Edito : Recours excessif à la détention provisoire

Publié le 14 août 2019

La dégradation des conditions de détention est maintes fois pointée du doigt par de nombreux organismes comme la Commission Nationale Indépendante des Droits de l’Homme (CNIDH). En effet, la situation est assez alarmante c’est pourquoi la CNIDH ne cesse de mettre les points sur les « i » à ce sujet. Hier encore, cette institution a étalé les faits lors d’un atelier de réflexion qui s’est tenu au siège du Système des Nations Unies à Andraharo. Il faut spécifier que cette table-ronde s’est articulée autour des visites de prison. La CNIDH a attiré l’attention sur la dégradation des conditions de détention qui ne cesse de s’empirer en raison du recours excessif à la détention provisoire. Ayant pu visiter 23 établissements pénitentiaires sur les 82 existants à Madagascar, elle a également relevé la pratique masquée d’actes de torture et de traitement cruels, inhumains et dégradants, caractérisée par la détention provisoire prolongée, ainsi que des formes d’extorsion d’aveux pendant la mise en garde à vue…

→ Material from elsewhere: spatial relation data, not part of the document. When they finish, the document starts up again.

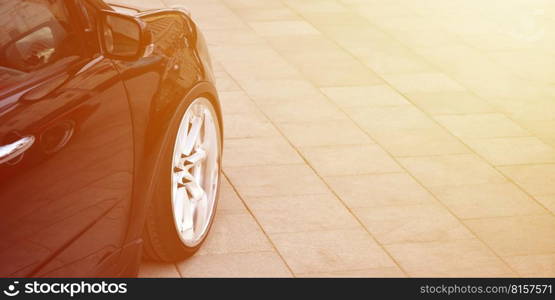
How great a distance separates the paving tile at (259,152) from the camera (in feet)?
22.0

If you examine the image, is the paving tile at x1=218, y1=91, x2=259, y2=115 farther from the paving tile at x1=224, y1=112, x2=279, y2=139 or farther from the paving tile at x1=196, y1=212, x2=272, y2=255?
the paving tile at x1=196, y1=212, x2=272, y2=255

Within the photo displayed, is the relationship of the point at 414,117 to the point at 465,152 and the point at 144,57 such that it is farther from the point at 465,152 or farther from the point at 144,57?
the point at 144,57

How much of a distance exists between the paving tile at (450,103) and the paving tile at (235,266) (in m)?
2.91

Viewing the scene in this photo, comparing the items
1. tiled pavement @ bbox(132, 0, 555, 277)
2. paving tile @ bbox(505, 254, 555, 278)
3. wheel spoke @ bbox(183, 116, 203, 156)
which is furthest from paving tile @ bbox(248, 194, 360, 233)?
paving tile @ bbox(505, 254, 555, 278)

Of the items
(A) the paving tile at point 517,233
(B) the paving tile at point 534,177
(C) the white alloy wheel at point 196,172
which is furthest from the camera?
(B) the paving tile at point 534,177

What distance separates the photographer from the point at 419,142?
7203 millimetres

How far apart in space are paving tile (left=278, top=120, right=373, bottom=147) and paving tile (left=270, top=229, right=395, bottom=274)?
4.76 ft

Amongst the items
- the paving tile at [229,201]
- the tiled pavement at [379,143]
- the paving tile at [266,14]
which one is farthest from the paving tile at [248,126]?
the paving tile at [266,14]

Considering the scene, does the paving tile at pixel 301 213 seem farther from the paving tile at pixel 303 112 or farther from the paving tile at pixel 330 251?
the paving tile at pixel 303 112

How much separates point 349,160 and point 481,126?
4.37ft

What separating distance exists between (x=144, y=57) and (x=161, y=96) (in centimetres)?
19

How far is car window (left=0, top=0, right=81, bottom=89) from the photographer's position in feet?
12.6

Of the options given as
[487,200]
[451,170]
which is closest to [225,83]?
[451,170]

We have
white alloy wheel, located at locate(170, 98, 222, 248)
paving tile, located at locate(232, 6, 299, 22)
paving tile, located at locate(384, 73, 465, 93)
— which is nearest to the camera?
white alloy wheel, located at locate(170, 98, 222, 248)
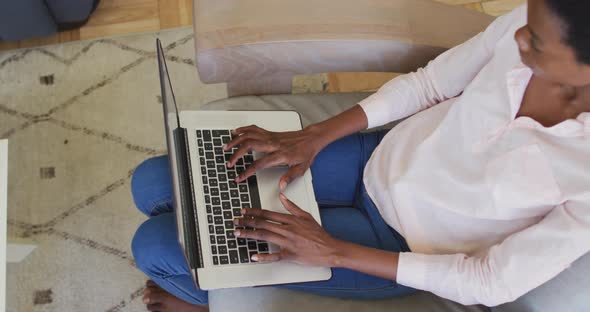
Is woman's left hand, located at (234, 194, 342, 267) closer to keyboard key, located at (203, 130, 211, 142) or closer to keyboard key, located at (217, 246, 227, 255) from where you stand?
keyboard key, located at (217, 246, 227, 255)

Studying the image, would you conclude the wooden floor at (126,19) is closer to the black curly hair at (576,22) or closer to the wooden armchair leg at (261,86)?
the wooden armchair leg at (261,86)

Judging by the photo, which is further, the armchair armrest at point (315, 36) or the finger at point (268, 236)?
the armchair armrest at point (315, 36)

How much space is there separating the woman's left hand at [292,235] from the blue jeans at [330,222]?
0.08 meters

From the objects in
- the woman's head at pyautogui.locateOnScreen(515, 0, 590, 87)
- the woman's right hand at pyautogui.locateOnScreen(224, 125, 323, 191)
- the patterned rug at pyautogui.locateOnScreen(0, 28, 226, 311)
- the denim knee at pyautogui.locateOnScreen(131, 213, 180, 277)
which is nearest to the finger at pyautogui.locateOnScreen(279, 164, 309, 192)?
the woman's right hand at pyautogui.locateOnScreen(224, 125, 323, 191)

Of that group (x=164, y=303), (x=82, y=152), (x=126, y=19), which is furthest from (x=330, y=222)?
(x=126, y=19)

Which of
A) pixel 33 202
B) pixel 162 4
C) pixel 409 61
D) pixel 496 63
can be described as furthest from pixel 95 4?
pixel 496 63

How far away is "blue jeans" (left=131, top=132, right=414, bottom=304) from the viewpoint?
3.16 ft

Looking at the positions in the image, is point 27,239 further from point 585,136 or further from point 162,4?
point 585,136

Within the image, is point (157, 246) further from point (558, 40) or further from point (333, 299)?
point (558, 40)

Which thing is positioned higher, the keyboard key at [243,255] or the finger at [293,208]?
the finger at [293,208]

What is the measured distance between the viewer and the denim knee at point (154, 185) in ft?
3.38

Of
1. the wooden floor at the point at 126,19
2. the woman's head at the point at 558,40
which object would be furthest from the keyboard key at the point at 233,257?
the wooden floor at the point at 126,19

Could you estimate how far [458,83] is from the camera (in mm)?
979

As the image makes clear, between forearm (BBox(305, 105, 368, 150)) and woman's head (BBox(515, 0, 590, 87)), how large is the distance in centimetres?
37
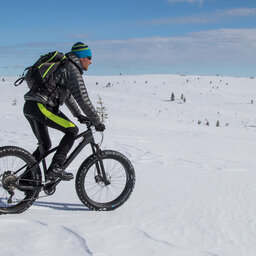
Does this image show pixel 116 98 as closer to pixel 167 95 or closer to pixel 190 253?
pixel 167 95

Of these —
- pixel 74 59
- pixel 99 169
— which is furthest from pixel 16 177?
pixel 74 59

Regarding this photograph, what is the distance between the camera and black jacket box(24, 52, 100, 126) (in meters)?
3.86

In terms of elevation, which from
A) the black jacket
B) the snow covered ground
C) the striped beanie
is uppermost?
the striped beanie

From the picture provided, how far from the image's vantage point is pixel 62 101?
4.06 metres

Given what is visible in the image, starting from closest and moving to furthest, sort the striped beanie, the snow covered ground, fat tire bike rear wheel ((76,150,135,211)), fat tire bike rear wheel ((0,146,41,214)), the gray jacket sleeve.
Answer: the snow covered ground → the gray jacket sleeve → fat tire bike rear wheel ((0,146,41,214)) → the striped beanie → fat tire bike rear wheel ((76,150,135,211))

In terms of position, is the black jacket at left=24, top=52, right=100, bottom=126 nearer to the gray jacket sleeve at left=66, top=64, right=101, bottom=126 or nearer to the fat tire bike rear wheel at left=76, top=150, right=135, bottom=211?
the gray jacket sleeve at left=66, top=64, right=101, bottom=126

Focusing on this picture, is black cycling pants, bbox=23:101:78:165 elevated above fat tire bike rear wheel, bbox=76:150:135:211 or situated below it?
above

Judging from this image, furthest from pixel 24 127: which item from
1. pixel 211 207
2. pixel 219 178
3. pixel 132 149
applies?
pixel 211 207

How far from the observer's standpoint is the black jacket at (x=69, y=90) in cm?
386

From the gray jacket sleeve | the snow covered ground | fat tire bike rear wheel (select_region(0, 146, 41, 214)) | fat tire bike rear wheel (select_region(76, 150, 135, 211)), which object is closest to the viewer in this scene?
the snow covered ground

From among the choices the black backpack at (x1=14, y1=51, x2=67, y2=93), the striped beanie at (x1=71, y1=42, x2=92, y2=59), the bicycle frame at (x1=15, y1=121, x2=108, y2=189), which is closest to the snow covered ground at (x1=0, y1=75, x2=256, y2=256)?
the bicycle frame at (x1=15, y1=121, x2=108, y2=189)

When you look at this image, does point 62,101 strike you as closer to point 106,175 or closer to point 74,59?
point 74,59

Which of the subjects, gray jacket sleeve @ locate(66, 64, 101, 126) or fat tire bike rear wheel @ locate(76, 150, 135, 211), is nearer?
gray jacket sleeve @ locate(66, 64, 101, 126)

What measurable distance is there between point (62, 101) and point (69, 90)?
5.8 inches
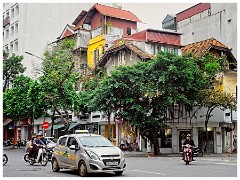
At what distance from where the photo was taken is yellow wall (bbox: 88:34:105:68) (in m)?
46.4

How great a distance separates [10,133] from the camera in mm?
66562

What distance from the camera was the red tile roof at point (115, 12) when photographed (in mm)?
50625

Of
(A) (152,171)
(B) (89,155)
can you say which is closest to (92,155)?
(B) (89,155)

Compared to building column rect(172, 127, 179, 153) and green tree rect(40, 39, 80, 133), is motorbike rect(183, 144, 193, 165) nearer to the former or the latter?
green tree rect(40, 39, 80, 133)

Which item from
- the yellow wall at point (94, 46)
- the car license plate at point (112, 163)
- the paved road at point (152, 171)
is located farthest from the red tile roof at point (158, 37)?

Et oui, les actes de torture et violences sont des actes inexplicables et horribles, pourtant généralement cachés par le secret et jouissant de l’impunité, affirme la CNDIH. Il a été constaté que la torture frappe les groupes de population oubliés comme c’est le cas des détenus qui souffrent en raison de la surpopulation carcérale. Il y a également la population des communes éloignées qui subissent des actes de violences policières comme c’était le cas à Antsakabary, le 22 février 2017 où l’on a enregistré un incendie criminel aggravé de pillages et d’actes de torture.

Et oui, les violences policières sont des faits existant à Madagascar, mais dans la majorité des cas cela reste caché sauf dans des cas comme Antsakabary où les dégâts des violences sont assez conséquents que cela s’est ébruité. Des investigations diligentées par la CNIDH laisseraient transparaître que malgré les interpellations effectuées, des dossiers restent souvent lettre morte et certaines procédures étouffées, à l’exemple du cas d’Antsakabary vu qu’aucun jugement n’est encore rendu jusqu’à maintenant.